Subject: Estimate circumference of a set of scattered data in 2-D

From: Randy Poe

Date: 11 Jan, 2002 16:38:37

Message: 7 of 9

Denis Gilbert wrote:
>
> On Fri, 11 Jan 2002 12:52:08 -0500, Randy Poe <rpoe@atl.lmco.com>
> wrote:
>
> > in general, what if you wanted a bounding circle
> >instead of a fitted circle? Or more generally, what
> >if you wanted some sort of 2-d quantile, i.e. a
> >contour that contained p% of the data?
> >
> >Is there an easy way to do that? Does this start to
> >become a clustering algorithm? (my interest is not
> >entirely idle, such a thing would be pretty useful
> >to something I'm doing right now).
> >
> > - Randy
>
> Hi Randy,
>
> look at the function ROPE on Matlab Central File Exchange.

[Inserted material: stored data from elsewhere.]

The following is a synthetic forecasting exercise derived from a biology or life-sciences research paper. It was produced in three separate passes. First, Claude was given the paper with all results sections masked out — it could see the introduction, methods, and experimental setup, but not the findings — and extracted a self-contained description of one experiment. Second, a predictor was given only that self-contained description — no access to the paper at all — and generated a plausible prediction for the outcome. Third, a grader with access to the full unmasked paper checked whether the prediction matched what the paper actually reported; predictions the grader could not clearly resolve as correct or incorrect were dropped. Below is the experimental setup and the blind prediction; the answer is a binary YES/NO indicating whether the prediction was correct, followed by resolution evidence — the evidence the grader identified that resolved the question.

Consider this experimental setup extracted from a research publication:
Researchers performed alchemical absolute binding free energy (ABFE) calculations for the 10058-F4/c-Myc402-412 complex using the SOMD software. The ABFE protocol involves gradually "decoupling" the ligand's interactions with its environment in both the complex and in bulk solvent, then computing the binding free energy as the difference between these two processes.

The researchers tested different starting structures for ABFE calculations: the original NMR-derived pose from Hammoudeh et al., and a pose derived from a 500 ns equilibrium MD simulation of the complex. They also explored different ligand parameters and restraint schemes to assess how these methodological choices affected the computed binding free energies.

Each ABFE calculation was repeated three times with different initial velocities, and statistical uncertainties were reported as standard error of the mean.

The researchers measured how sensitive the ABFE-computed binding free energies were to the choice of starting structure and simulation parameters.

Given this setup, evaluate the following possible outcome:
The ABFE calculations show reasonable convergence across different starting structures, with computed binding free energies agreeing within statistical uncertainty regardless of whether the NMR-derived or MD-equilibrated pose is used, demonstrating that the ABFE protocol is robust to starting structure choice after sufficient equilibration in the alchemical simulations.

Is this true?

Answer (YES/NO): NO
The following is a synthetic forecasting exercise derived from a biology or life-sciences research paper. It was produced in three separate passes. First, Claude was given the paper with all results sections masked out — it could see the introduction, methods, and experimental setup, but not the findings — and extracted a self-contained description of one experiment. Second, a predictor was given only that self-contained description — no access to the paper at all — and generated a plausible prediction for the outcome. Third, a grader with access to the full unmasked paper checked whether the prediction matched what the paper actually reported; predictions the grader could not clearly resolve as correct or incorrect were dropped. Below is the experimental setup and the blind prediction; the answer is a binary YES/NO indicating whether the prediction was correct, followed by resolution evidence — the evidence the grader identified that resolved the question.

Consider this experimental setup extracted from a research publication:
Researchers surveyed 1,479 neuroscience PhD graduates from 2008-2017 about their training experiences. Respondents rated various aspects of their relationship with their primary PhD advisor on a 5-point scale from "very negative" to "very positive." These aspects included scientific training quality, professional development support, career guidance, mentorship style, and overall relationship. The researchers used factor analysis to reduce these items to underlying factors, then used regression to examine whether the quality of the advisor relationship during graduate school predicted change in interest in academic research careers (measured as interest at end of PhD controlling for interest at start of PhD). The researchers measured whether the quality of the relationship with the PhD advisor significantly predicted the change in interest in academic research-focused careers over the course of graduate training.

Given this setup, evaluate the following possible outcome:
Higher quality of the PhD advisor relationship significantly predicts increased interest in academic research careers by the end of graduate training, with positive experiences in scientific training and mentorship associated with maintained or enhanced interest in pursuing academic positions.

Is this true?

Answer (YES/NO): YES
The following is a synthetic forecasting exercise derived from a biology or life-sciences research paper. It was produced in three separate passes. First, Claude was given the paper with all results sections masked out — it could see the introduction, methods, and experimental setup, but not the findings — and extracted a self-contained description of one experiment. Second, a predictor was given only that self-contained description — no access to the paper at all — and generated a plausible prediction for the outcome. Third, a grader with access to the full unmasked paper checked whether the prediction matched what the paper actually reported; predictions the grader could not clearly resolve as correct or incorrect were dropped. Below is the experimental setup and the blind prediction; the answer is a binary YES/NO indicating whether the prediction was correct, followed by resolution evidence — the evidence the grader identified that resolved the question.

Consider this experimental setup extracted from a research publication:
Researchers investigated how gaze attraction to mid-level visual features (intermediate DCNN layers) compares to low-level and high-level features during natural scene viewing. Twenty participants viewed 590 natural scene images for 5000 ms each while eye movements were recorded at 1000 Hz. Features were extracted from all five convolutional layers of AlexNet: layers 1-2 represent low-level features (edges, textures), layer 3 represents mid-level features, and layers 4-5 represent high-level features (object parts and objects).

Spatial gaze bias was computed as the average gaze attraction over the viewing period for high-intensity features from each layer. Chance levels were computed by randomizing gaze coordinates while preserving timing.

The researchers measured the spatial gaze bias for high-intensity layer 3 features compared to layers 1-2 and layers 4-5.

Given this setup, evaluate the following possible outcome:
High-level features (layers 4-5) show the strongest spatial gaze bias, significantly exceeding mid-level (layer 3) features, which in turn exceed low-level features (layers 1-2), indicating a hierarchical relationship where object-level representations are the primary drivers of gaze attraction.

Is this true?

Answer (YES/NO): NO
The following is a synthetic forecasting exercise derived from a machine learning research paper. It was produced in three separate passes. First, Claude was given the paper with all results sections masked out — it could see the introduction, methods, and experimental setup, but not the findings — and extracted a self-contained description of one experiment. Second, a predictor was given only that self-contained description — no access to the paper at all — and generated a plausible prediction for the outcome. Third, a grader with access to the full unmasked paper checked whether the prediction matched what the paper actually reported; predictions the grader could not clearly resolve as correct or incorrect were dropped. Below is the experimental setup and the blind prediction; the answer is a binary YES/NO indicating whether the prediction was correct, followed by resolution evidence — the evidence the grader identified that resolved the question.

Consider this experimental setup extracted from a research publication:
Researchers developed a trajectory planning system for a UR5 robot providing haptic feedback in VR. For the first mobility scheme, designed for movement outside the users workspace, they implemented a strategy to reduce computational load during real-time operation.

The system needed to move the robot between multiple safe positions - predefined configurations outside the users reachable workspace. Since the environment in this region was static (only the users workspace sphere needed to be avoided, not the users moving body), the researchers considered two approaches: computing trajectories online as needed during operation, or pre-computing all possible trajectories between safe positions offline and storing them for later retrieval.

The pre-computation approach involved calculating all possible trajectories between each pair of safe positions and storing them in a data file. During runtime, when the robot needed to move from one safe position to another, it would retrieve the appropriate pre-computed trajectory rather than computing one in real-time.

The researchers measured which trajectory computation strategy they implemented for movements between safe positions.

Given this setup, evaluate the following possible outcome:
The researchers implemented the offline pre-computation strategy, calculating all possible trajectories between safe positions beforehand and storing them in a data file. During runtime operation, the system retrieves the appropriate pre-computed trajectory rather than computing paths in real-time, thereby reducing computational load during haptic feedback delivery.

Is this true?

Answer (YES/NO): YES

It uses
> ellipses rather than circles but I am sure you will find it useful.
>
> http://www.mathworks.com/matlabcentral/fileexchange/Files.jsp?type=category&id=&fileId=273

Actually, yes, that sounds like exactly what I was thinking of.

Thank you.

           - Randy

Subject: Estimate circumference of a set of scattered data in 2-D

From: pdafniotis@yahoo.com (Petros Dafniotis)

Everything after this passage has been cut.